En esa pálida muñeca llevaba una pulsera de colores.

Era la que ella misma había hecho a mano, el regalo de cumpleaños para su mamá.

Las lágrimas inundaron al instante la vista de Patricia Quiles como una presa que se desborda.

Si esa misma mañana, al irse a la escuela, su mamá todavía le sonreía y se despedía con la mano, diciéndole que iría a recogerla y le llevaría algo rico.

Si en la mañana todo estaba perfectamente bien.

En el rostro de Felipe Quiles no había ni una pizca de tristeza; a doña Beatriz Quiles solo le dolía la pérdida del nieto varón que no llegó a nacer.

Felipe acompañó a doña Beatriz hacia la salida.

Nadie notó que Patricia había llegado.

Patricia sintió mucho frío, temblaba incontrolablemente. Levantó la mano y jaló la bata blanca del doctor.

El doctor se giró para mirarla.

Ella alzó sus ojos llenos de lágrimas: —Señor, ¿cómo murió mi mamá?

¿Tuvo un accidente de auto cuando venía a recogerme?

El doctor, viéndola empapada y temblando como una hoja, se agachó un poco: —¿Y tú eres?

—Soy la hija de Elena, Patricia Quiles.

—Señorita Quiles, su mamá sufrió una fuerte intoxicación alimentaria.

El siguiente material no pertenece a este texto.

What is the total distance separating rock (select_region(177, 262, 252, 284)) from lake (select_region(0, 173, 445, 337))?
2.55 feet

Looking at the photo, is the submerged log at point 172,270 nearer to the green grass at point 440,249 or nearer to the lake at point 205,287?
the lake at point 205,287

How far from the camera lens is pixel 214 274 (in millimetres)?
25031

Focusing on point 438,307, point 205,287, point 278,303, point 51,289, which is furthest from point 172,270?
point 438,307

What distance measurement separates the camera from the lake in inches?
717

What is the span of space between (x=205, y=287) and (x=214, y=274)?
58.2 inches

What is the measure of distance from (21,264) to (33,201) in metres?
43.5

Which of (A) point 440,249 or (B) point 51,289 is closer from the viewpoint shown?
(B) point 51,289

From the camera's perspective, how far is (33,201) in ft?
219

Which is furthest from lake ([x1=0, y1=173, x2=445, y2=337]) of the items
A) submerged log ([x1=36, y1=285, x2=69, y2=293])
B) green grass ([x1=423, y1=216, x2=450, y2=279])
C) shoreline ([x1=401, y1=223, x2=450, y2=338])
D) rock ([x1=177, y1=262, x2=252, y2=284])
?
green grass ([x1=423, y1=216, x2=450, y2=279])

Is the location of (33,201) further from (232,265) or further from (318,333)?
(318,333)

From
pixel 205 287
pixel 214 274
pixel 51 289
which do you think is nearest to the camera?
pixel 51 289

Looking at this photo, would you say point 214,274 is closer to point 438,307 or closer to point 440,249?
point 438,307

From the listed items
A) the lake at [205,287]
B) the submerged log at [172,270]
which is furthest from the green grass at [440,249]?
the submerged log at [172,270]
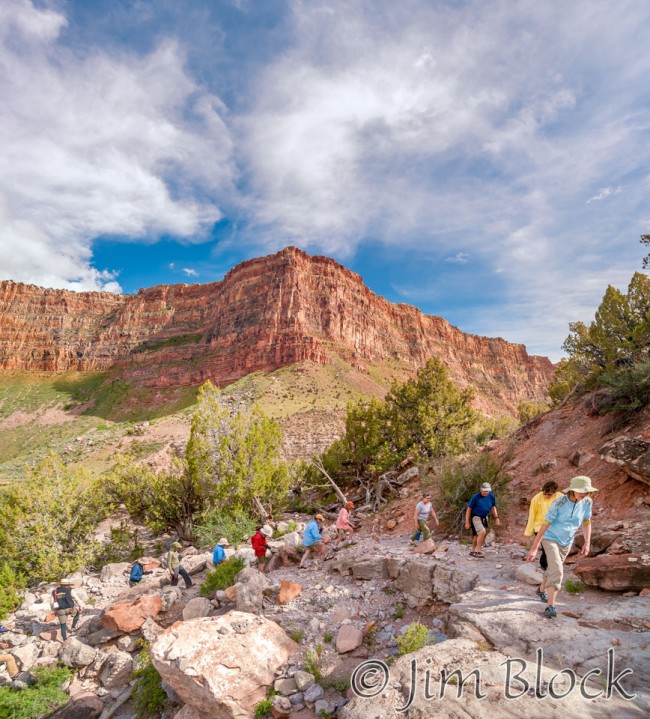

Al final, había muertos, y eran dos vidas perdidas de una sola vez.

La policía fue a investigar a la familia Quiles, y el resultado final fue negligencia de una empleada. Se llevaron a esa empleada.

Por el dolor inmenso y la lluvia que la empapó, Patricia enfermó gravemente, con una fiebre que no bajaba.

Se aferró a la idea de asistir al funeral de su mamá, pero terminó desmayándose de tanto llorar allí mismo.

No pudo despedirse de su mamá ni de su hermanito.

Cuando despertó, ya caía la tarde.

El atardecer pintaba el cielo y los tonos anaranjados bañaban toda la habitación.

—¡Mamá!

Patricia se sentó de golpe, arrojó las cobijas y bajó corriendo las escaleras descalza.

—¡Ay!

Sintió un dolor agudo en el dorso de la mano y al mirar, se dio cuenta de que aún tenía puesto el suero.

Apretando los dientes, se arrancó la aguja y, sin molestarse en buscar zapatos, bajó corriendo a toda prisa hacia la planta baja.